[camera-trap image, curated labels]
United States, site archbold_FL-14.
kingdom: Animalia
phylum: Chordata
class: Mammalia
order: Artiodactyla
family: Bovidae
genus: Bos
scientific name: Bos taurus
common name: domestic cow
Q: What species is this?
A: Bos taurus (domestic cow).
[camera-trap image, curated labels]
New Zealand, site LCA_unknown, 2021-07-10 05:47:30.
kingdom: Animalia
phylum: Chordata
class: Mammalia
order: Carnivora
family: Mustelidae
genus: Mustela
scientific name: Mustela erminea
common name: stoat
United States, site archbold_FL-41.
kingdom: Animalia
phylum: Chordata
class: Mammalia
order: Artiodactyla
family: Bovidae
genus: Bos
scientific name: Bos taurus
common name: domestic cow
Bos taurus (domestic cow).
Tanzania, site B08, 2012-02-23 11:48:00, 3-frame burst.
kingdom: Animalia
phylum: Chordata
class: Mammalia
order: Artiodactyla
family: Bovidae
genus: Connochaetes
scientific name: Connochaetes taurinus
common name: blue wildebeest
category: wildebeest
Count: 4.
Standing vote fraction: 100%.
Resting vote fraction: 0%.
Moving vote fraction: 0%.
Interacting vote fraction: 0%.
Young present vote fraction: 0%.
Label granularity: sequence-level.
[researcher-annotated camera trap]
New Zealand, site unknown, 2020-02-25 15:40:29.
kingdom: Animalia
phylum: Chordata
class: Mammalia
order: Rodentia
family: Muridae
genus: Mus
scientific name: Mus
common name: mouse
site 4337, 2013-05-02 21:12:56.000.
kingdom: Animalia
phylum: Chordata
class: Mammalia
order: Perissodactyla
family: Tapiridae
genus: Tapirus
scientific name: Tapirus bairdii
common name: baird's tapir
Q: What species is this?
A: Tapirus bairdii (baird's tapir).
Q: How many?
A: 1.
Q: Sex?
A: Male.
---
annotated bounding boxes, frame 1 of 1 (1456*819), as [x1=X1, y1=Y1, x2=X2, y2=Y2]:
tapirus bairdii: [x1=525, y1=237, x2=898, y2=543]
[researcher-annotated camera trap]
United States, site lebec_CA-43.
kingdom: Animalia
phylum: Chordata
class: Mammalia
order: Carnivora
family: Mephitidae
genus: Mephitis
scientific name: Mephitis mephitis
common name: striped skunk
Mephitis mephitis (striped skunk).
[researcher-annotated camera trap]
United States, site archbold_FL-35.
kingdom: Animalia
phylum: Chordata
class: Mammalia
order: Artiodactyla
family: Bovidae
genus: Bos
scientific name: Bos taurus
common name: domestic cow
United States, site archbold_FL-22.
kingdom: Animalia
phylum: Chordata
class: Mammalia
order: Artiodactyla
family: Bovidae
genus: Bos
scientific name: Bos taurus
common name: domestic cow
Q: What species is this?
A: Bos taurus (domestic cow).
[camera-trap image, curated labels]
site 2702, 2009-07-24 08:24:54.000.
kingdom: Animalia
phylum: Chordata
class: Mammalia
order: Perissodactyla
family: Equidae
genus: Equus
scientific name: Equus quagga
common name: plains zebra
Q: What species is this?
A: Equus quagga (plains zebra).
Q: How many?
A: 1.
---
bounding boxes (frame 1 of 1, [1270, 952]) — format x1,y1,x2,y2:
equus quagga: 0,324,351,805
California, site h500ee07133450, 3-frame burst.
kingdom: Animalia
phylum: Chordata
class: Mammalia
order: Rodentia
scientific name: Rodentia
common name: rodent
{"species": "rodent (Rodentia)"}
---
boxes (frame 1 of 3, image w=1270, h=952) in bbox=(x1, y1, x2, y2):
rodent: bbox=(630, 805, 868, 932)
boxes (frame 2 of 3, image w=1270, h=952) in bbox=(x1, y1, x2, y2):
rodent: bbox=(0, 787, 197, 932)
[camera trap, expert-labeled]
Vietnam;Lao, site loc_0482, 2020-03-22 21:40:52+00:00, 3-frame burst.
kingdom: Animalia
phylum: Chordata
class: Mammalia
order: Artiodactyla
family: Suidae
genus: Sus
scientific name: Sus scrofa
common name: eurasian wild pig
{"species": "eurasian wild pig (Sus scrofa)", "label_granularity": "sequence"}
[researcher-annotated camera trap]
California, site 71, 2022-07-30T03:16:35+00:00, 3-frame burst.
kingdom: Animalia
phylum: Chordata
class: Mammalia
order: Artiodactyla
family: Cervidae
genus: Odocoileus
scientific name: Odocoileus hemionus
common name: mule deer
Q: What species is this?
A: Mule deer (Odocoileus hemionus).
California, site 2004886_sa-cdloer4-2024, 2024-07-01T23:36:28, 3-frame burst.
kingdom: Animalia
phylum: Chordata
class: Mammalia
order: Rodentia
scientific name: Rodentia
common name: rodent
----------
Note every line of the records that holds the word "States", and copy it.

United States, site archbold_FL-14.
United States, site archbold_FL-41.
United States, site lebec_CA-43.
United States, site archbold_FL-35.
United States, site archbold_FL-22.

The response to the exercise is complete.